Judge doesn't buy woman's version of events after Scott Road collision in 2012.

A woman who sued the City of Surrey and a maintenance worker for a 2012 collision has lost her lawsuit.

Roshan Ara Ali claimed that truck driver Rajinder Sandhu and the City of Surrey were responsible for a collision that took place near the exit of a parking lot on Scott Road near 95 Avenue.

The city and Sandhu argued that Ali was at fault because she illegally passed Sandhu’s 40-foot truck on the right.

Ali testified on her own behalf, claiming she was leaving the parking lot of her bank when she got stuck behind a large, slow-moving truck. She said she moved her vehicle to the right – the direction she wanted to turn on to Scott Road – believing the truck was turning left. She then claimed the truck’s reverse lights came on and it reversed into her, striking the side of her car on an angle.

Sandhu, who was servicing sewer pipes and manholes for the city, testified he was making a right turn onto Scott Road – under the direction of two safety workers – when he heard a “crunch.” It was only then, he said, that he saw Ali’s vehicle on his right. He said he was never backing up in the parking lot.

The investigating Surrey RCMP officer testified Ali’s version of events was not consistent with the vehicle damage he saw, as there was no damage to the rear of the truck Ali claimed had reversed into her.

In her  Feb. 1 decision, Justice Martha Devlin sided with the city and Sandhu, noting Ali was not a credible witness.

“Her version of events was sometimes vague and changed throughout her testimony, depending on what aspect of her testimony was challenged,” said Devlin. “As a result her testimony was internally inconsistent and contradictory.”

The judge also questioned Ali’s revelation that in 2014, two years after the crash, she encountered a woman who had witnesses the incident.
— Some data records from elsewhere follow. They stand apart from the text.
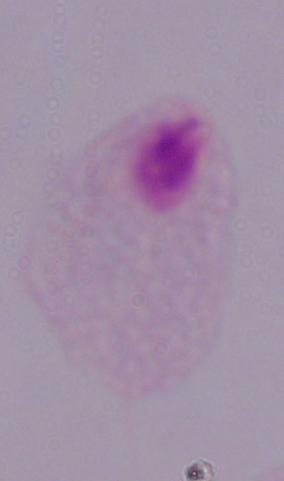
Summary:
  - Magnification: 1000x
  - Identification: trichomonad
  - Modality: micrographIdentify the blood parasite species.
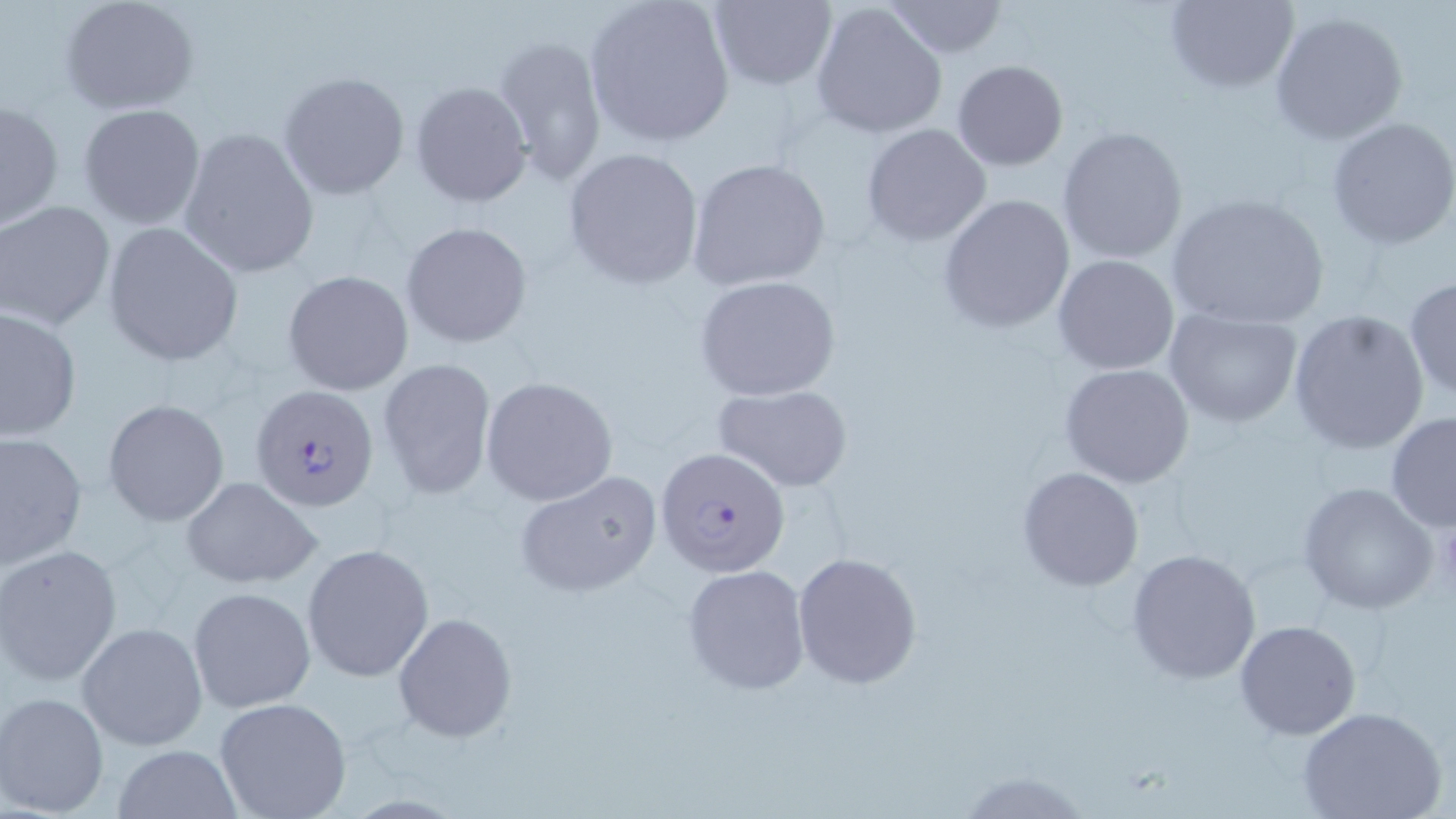

Plasmodium falciparum.

Approximate bounding boxes as named x1/y1/x2/y2 corners in pixels. Platelet locations: (x1=1438, y1=516, x2=1456, y2=598). Uninfected red blood cell locations: (x1=59, y1=0, x2=199, y2=114), (x1=586, y1=0, x2=737, y2=148), (x1=706, y1=0, x2=838, y2=91), (x1=809, y1=1, x2=949, y2=140), (x1=883, y1=1, x2=1008, y2=58), (x1=1162, y1=1, x2=1300, y2=93), (x1=1269, y1=10, x2=1408, y2=146), (x1=493, y1=34, x2=608, y2=187), (x1=953, y1=60, x2=1068, y2=170), (x1=278, y1=71, x2=410, y2=200), (x1=410, y1=80, x2=532, y2=208), (x1=1, y1=97, x2=64, y2=233), (x1=78, y1=103, x2=205, y2=229), (x1=1325, y1=116, x2=1456, y2=249), (x1=862, y1=123, x2=992, y2=246), (x1=1056, y1=126, x2=1188, y2=265), (x1=177, y1=128, x2=319, y2=279), (x1=563, y1=146, x2=705, y2=290), (x1=686, y1=158, x2=833, y2=293), (x1=938, y1=193, x2=1075, y2=334), (x1=1165, y1=193, x2=1331, y2=332), (x1=1, y1=201, x2=115, y2=330), (x1=102, y1=222, x2=243, y2=366), (x1=399, y1=222, x2=531, y2=349), (x1=1053, y1=256, x2=1179, y2=374), (x1=282, y1=270, x2=414, y2=395), (x1=695, y1=274, x2=841, y2=401), (x1=1404, y1=277, x2=1456, y2=403), (x1=0, y1=306, x2=81, y2=440), (x1=1162, y1=308, x2=1304, y2=428), (x1=1286, y1=308, x2=1431, y2=454), (x1=377, y1=356, x2=496, y2=500), (x1=1059, y1=364, x2=1195, y2=488), (x1=481, y1=376, x2=618, y2=506), (x1=714, y1=384, x2=851, y2=492), (x1=103, y1=399, x2=230, y2=527), (x1=1385, y1=411, x2=1456, y2=532), (x1=0, y1=430, x2=87, y2=573), (x1=1017, y1=467, x2=1143, y2=591), (x1=514, y1=469, x2=664, y2=598), (x1=179, y1=477, x2=321, y2=589), (x1=1298, y1=481, x2=1441, y2=615), (x1=302, y1=542, x2=435, y2=682), (x1=1, y1=544, x2=124, y2=687), (x1=1126, y1=548, x2=1262, y2=684), (x1=793, y1=552, x2=925, y2=690), (x1=682, y1=563, x2=810, y2=693), (x1=187, y1=586, x2=315, y2=712), (x1=393, y1=611, x2=517, y2=743), (x1=1234, y1=619, x2=1361, y2=739), (x1=77, y1=622, x2=207, y2=751), (x1=1, y1=692, x2=111, y2=817), (x1=213, y1=697, x2=352, y2=819), (x1=1300, y1=707, x2=1447, y2=819), (x1=111, y1=744, x2=242, y2=818). Plasmodium falciparum-infected red blood cell locations: (x1=250, y1=385, x2=381, y2=514), (x1=657, y1=445, x2=790, y2=578). May-Grünwald-Giemsa stain. Thin blood smear. Captured at 1000x magnification. Single field of view. Image is 1456×819 pixels. Optical microscopy.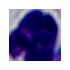

Summary:
  - Magnification: 1000x
  - Identification: white blood cell
  - Modality: micrographOutline each blood parasite and name the species.
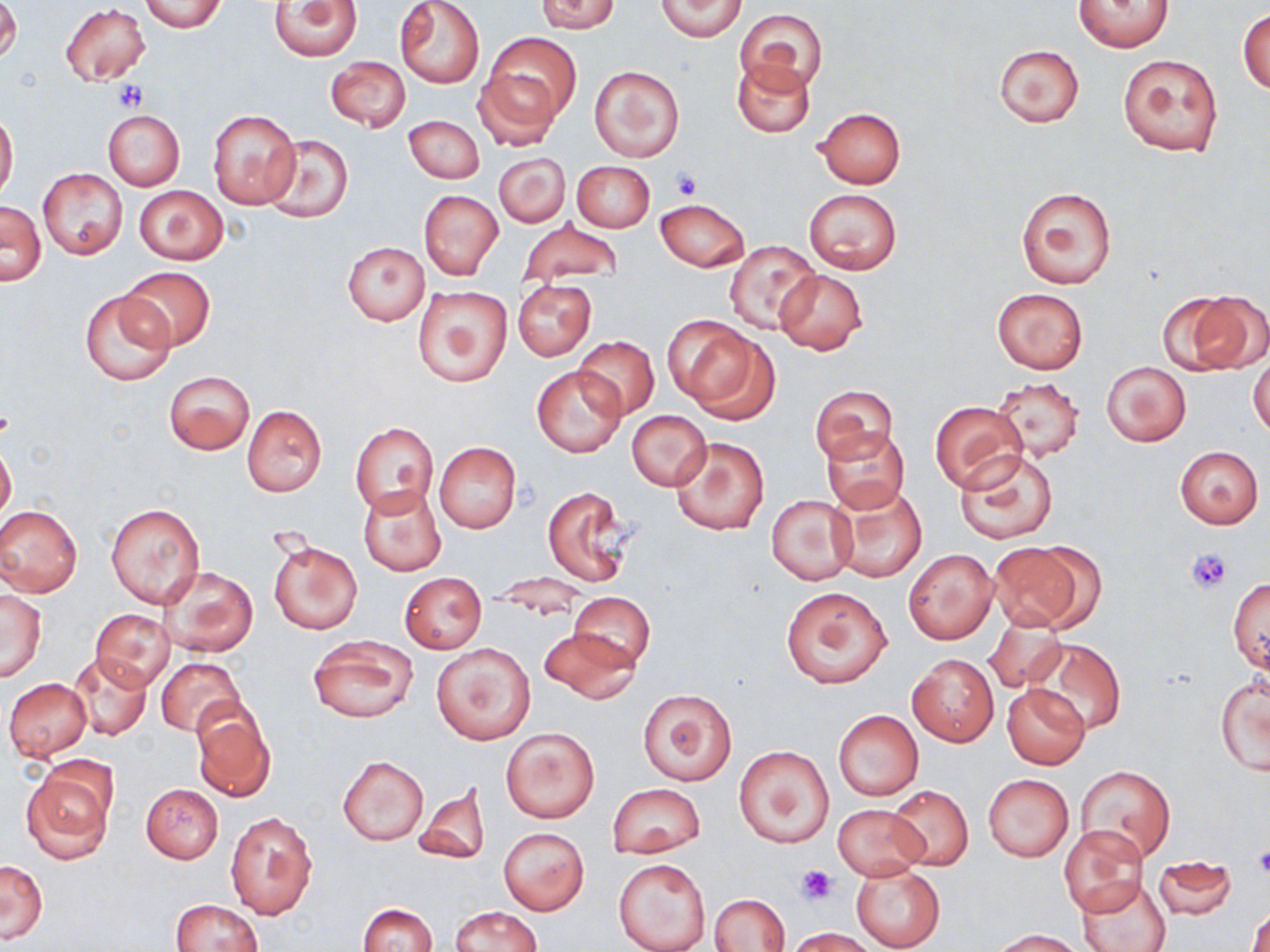
No blood parasites observed.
While first saying she didn’t know the woman, phone records showed she had prior contact – a suggestion Devlin said the plaintiff tried to “explain away” at trial.

“Ms. Ali’s explanation of how she discovered the supposed witness…was most damaging to her credibility even though [the witness] did not testify at trial.”

Devlin concluded Ali was solely responsible for the collision, dismissing her lawsuit, with costs.